Activity » Copy every record below, exactly as written.

Data section »
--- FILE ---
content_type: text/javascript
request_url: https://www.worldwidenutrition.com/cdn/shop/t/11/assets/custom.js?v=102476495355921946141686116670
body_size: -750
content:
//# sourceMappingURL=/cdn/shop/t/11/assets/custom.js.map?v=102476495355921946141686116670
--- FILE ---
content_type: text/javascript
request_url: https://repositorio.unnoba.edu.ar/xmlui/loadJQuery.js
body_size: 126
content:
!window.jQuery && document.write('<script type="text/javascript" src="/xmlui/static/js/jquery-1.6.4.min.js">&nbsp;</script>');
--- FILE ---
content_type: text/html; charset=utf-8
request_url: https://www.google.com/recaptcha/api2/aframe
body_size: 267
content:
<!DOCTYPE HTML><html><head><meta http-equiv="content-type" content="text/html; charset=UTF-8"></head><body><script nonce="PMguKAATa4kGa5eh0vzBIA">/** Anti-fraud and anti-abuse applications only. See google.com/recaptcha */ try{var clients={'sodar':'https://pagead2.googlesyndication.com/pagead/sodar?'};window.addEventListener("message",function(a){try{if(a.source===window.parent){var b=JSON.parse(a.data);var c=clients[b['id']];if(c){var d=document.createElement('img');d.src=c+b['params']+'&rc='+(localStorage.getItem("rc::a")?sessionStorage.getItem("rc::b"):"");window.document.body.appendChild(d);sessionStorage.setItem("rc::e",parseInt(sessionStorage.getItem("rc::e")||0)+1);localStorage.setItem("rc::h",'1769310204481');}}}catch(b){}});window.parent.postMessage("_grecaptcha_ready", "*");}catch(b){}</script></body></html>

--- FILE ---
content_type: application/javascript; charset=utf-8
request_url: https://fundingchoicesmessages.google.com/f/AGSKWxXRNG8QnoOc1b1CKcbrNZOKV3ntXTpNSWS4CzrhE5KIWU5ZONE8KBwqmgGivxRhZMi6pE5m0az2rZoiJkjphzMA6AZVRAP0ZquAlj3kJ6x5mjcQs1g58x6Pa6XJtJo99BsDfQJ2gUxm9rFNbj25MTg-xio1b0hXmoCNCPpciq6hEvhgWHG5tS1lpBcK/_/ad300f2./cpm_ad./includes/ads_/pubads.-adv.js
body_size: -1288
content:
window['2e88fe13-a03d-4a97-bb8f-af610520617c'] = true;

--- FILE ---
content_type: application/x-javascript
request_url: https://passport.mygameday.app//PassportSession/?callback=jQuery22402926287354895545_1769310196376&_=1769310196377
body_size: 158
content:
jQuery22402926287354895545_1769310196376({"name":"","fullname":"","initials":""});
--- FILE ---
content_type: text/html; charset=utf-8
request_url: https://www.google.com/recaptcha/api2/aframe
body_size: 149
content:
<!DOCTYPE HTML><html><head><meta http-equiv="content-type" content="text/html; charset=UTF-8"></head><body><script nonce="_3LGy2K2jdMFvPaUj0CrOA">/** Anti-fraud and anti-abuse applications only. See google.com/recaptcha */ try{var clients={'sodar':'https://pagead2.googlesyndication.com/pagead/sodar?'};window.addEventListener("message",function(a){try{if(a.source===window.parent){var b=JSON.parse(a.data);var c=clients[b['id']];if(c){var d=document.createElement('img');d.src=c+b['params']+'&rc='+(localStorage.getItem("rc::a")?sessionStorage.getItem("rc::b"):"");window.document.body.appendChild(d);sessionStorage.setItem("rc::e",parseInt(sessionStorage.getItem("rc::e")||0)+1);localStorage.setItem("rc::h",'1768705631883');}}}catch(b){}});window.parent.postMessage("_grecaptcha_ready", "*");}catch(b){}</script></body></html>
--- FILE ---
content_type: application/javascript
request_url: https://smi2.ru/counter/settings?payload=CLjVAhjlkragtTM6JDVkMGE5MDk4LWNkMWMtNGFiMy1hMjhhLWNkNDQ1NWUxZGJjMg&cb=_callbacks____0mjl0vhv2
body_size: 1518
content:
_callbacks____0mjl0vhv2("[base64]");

Task response »
--- FILE ---
content_type: text/javascript
request_url: https://www.worldwidenutrition.com/cdn/shop/t/11/assets/custom.js?v=102476495355921946141686116670
body_size: -750
content:
//# sourceMappingURL=/cdn/shop/t/11/assets/custom.js.map?v=102476495355921946141686116670
--- FILE ---
content_type: text/javascript
request_url: https://repositorio.unnoba.edu.ar/xmlui/loadJQuery.js
body_size: 126
content:
!window.jQuery && document.write('<script type="text/javascript" src="/xmlui/static/js/jquery-1.6.4.min.js">&nbsp;</script>');
--- FILE ---
content_type: text/html; charset=utf-8
request_url: https://www.google.com/recaptcha/api2/aframe
body_size: 267
content:
<!DOCTYPE HTML><html><head><meta http-equiv="content-type" content="text/html; charset=UTF-8"></head><body><script nonce="PMguKAATa4kGa5eh0vzBIA">/** Anti-fraud and anti-abuse applications only. See google.com/recaptcha */ try{var clients={'sodar':'https://pagead2.googlesyndication.com/pagead/sodar?'};window.addEventListener("message",function(a){try{if(a.source===window.parent){var b=JSON.parse(a.data);var c=clients[b['id']];if(c){var d=document.createElement('img');d.src=c+b['params']+'&rc='+(localStorage.getItem("rc::a")?sessionStorage.getItem("rc::b"):"");window.document.body.appendChild(d);sessionStorage.setItem("rc::e",parseInt(sessionStorage.getItem("rc::e")||0)+1);localStorage.setItem("rc::h",'1769310204481');}}}catch(b){}});window.parent.postMessage("_grecaptcha_ready", "*");}catch(b){}</script></body></html>

--- FILE ---
content_type: application/javascript; charset=utf-8
request_url: https://fundingchoicesmessages.google.com/f/AGSKWxXRNG8QnoOc1b1CKcbrNZOKV3ntXTpNSWS4CzrhE5KIWU5ZONE8KBwqmgGivxRhZMi6pE5m0az2rZoiJkjphzMA6AZVRAP0ZquAlj3kJ6x5mjcQs1g58x6Pa6XJtJo99BsDfQJ2gUxm9rFNbj25MTg-xio1b0hXmoCNCPpciq6hEvhgWHG5tS1lpBcK/_/ad300f2./cpm_ad./includes/ads_/pubads.-adv.js
body_size: -1288
content:
window['2e88fe13-a03d-4a97-bb8f-af610520617c'] = true;

--- FILE ---
content_type: application/x-javascript
request_url: https://passport.mygameday.app//PassportSession/?callback=jQuery22402926287354895545_1769310196376&_=1769310196377
body_size: 158
content:
jQuery22402926287354895545_1769310196376({"name":"","fullname":"","initials":""});
--- FILE ---
content_type: text/html; charset=utf-8
request_url: https://www.google.com/recaptcha/api2/aframe
body_size: 149
content:
<!DOCTYPE HTML><html><head><meta http-equiv="content-type" content="text/html; charset=UTF-8"></head><body><script nonce="_3LGy2K2jdMFvPaUj0CrOA">/** Anti-fraud and anti-abuse applications only. See google.com/recaptcha */ try{var clients={'sodar':'https://pagead2.googlesyndication.com/pagead/sodar?'};window.addEventListener("message",function(a){try{if(a.source===window.parent){var b=JSON.parse(a.data);var c=clients[b['id']];if(c){var d=document.createElement('img');d.src=c+b['params']+'&rc='+(localStorage.getItem("rc::a")?sessionStorage.getItem("rc::b"):"");window.document.body.appendChild(d);sessionStorage.setItem("rc::e",parseInt(sessionStorage.getItem("rc::e")||0)+1);localStorage.setItem("rc::h",'1768705631883');}}}catch(b){}});window.parent.postMessage("_grecaptcha_ready", "*");}catch(b){}</script></body></html>
--- FILE ---
content_type: application/javascript
request_url: https://smi2.ru/counter/settings?payload=CLjVAhjlkragtTM6JDVkMGE5MDk4LWNkMWMtNGFiMy1hMjhhLWNkNDQ1NWUxZGJjMg&cb=_callbacks____0mjl0vhv2
body_size: 1518
content:
_callbacks____0mjl0vhv2("[base64]");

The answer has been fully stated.